London: BP Plc will pay Devon Energy Corp $7 billion (Dh26 billion) for assets in Brazil, the Gulf of Mexico and Azerbaijan, adding fields that may extend its production lead over ExxonMobil Corp.
"This is one of the best deals BP has ever made," Jason Kenney, head of oil and gas research at ING Commercial Banking in Edinburgh, said in a telephone interview. "Brazil was missing from BP's portfolio, and the assets are all high-margin barrels."
BP, which overtook Exxon for the first time last year with 4 million barrels a day of production, will enter deepwater exploration off Brazil. With his biggest purchase since becoming CEO in 2007, Tony Hayward may add more than 100,000 barrels a day of oil by 2015, according to Kenney.
As part of the cash deal, Devon will buy a 50 per cent interest in BP's Kirby oil sands project in Canada, BP said in a press release yesterday. Devon, which is selling assets to focus on North America, will pay $500 million for its stake and meet $150 million of BP's capital costs.
Devon surged 5.4 per cent to $75.8 in German trading. BP was down 0.3 per cent at 623.10 pence as of 11.21am in London. The shares have risen 39 per cent in the past year.
In Brazil, BP will have access to deepwater exploration in eight blocks in the Campos and Camumu-Almada basins, as well as two onshore licences in the Parnaiba basin.
Entering Brazil
Petroleo Brasileiro SA, Repsol YPF SA and BG Group Plc found more evidence of oil in the same offshore Brazilian block where the companies' Guara field holds as much as 2 billion barrels of crude, Brazil's National Petroleum Agency said on Wednesday. Royal Dutch Shell Plc and Galp Energia SGPS SA are investing in the country's deep-sea, pre-salt region, whose Tupi field is the largest find in the Americas since 1976.
For BP, "Brazil was the single type of asset play they lacked the most," Gudmund Halle Isfeldt, an Oslo-based analyst at DnB NOR ASA, said in a telephone interview. "They also increase their footprint in deepwater oil in the Gulf of Mexico."
Oil companies worldwide are seeking acquisitions to bolster reserves. Yesterday's purchase is BP's biggest since it started the Russian TNK-BP joint venture in 2003.
Exxon sought last year to buy closely held Kosmos Energy LLC's Ghana assets, including a stake in the offshore Jubilee field, valued at about $4 billion. Exxon agreed to buy gas producer XTO Energy Inc for $29 billion in December. Total SA and China National Offshore Oil Corp will become partners with Tullow Oil Plc in Uganda.
Devon's assets may add 40,000 barrels a day for BP starting next year, based on current production, with "huge potential" for exploration, BP spokesman David Nicholas said. The company said last week it aims to increase production by as much as two per cent annually through 2015.

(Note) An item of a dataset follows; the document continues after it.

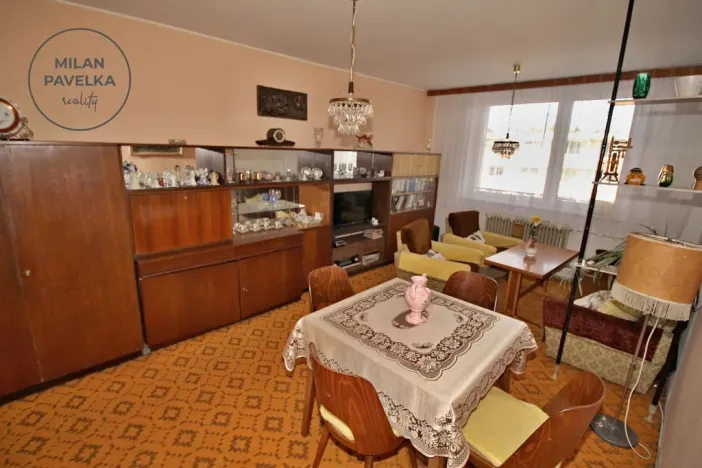 Prodej bytu 3+1, Tišnov, Květnická, 73 m2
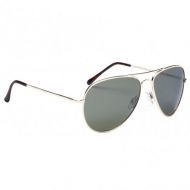 Peterglenn ONE by Optic Nerve Estrada Polarized Wire Frame Aviator Sunglasses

"This strategic opportunity fits well with BP's operating strengths and key interests around the world," Hayward said in yesterday's statement. "As well as giving us a broad portfolio of assets in the exciting Brazilian deepwater, it will strengthen our position in the Gulf of Mexico, enhance our interests in Azerbaijan and enable us to progress the development of Canadian assets."